記憶にリンクさせてクーネのように振舞えるようになった、と言うのは話したと思うけど、その時は自分の事はもちろん、クーネだったらこうだろうな、と言うことを話す時も自然と自分のように語る風になっちゃってるんだ。
だからさっきので言うなら『俺はしょうがないのはわかるけど、クーネとしてはカッツを許すことは出来ないだろうな』と言うのをクーネモードで言うとああなっちゃうんだ。」
説明されたものの、首をかしげいまいち理解できていない様子のエルミス。そんなエルミスを苦笑いしつつ、
「まぁ、自分で設定しておいてなんだけど、言葉にして説明しようとするとちょっと難しいな。とりあえず記憶から取り出した、クーネならこうする、こう考えるんだろうな、と言うときは元のクーネらしさが余計に前面に出るから混乱するんだと思う。
逆に言えば、そういうときこそクーネらしく振舞えてるって証拠だと思うんだ。だから、あまり気にしなくても良いよ。」
「わかりました・・・。セイジ様がそうおっしゃるのならばそう思うことにします。申し訳ありません、変なことを伺ってしまいました。」
「普通に接してってば。今の私はクーネなんだから。とりあえず『倉田政示』という存在は記憶の片隅にでも置いといて。さぁ宿に戻りましょう。」
クーネに戻って、エルミスに文句を言うと、手を引っ張り歩き出し宿へと向かった。
宿へ戻るとネィルがすでに帰ってきており、クーネ達に開口一番頼みごとをしてきた。
なんでも今日会った知り合いに頼まれ、取ってきたい素材があるというのだ。冒険者ギルドにも依頼を出しているらしいのだが、一向に受注が来ないようなのでお願いされたらしい。
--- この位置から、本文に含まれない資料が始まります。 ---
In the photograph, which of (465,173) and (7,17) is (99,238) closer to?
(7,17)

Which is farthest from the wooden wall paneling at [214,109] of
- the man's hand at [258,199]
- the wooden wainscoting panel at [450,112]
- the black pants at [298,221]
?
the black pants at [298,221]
クーネとしてはカッツのいるこの場所を早く出て行きたい気分ではあったが、先日寝込んだ時に待ってもらった身としては断りにくく、ネィルの頼みを聞く事にした。
「すまんな、礼と言うわけではないが、奴から便利なアイテムを貰ってきた。受け取れ。」
「あれ、これってもしかして魔王軍で使ってた通信アイテム?」
クーネ達に手渡された腕輪は、念じれば他の腕輪の持ち主と会話が出来るというアイテムで、昔は魔王軍のリーダー格が持っていたレアなアイテムだった。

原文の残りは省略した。